Here they re cleaned, graded, sorted and washed. Some are chilled and shipped fresh to pickle makers such as Dean Foods, Vlasic Foods International and H.J. Heinz Co.
But most are brined, which means they’re put into one of Bay View’s 10,000 gallon salt-water tanks at precise acidity levels. And in the covered, aerated vats, they ferment in the same kind of process that turns apple juice into vinegar.
“The naturally occuring organisms that live on the surface of the cucumber...begin to grow and live and use the sugars inside,” said Richard Hentschel, executive vice president of Pickle Packers International, an industry trade group in St. Charles, ILL.

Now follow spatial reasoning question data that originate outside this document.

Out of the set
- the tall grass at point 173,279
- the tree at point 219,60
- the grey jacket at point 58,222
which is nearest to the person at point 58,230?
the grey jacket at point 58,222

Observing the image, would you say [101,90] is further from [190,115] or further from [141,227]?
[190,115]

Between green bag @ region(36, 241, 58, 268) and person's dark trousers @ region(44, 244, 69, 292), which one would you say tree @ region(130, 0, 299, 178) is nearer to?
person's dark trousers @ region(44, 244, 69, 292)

“Once they multiply and grow--and they do this quite rapidly--they use up all the sugar. Then the fermentation process is complete. The product is now “Pickled,’” he said.
In Bay View’s tanks, that takes about 20 days, depending on ambient temperatures, Schubert says. And once the cukes are completly pickled, they can safely remain there for a year or more, awaiting final processing.

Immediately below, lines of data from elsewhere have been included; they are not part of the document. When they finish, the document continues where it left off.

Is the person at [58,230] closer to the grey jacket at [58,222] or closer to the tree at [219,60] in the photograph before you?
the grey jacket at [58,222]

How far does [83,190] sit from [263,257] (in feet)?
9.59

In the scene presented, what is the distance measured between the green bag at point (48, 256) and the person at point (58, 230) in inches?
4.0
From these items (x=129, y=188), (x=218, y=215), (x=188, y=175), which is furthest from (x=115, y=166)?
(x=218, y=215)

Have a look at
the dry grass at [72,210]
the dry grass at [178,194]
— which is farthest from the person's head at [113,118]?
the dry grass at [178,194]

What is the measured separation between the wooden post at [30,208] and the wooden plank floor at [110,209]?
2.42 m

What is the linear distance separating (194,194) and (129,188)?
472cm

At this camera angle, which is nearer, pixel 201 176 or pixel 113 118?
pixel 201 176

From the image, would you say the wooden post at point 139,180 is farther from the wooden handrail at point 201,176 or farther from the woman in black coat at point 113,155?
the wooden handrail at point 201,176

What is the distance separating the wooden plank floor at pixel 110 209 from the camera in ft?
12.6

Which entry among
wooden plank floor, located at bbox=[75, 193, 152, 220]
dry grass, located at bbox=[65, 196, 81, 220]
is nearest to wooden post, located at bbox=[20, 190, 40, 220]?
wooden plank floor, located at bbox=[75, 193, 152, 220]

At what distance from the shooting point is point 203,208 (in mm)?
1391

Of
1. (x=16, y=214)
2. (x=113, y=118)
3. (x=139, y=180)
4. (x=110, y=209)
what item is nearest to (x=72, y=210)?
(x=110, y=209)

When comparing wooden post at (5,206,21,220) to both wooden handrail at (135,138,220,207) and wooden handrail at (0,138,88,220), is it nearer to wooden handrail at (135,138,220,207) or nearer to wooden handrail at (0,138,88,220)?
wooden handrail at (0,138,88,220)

While fermentation is the traditional way of pickling --the process is 4,000 years old--it isn’t the only way. “Fresh-pack” pickles are made with fresh cucumbers that are put into jars, covered with flavored liquid, then sealed and preserved by heat pasteurization.
The third way--refrigerator pickles--involves no heat-treating, but these pickles must be kept refrigerated, even before they are opened.
Tastes so fine
The millions and millions of pickles waiting patiently in Bay View’s tanks are ready for sale to pickle-packing companies. But, don’t eat one yet. So far they’re only salty. “If you bit into one, you’d be puckered for days,” Hentschel said.
Before it can be a pleasing part of your picnic or can perk up a pallid salad, the brined cuke must be desalted, cut into the proper shapes, packed into jars and covered.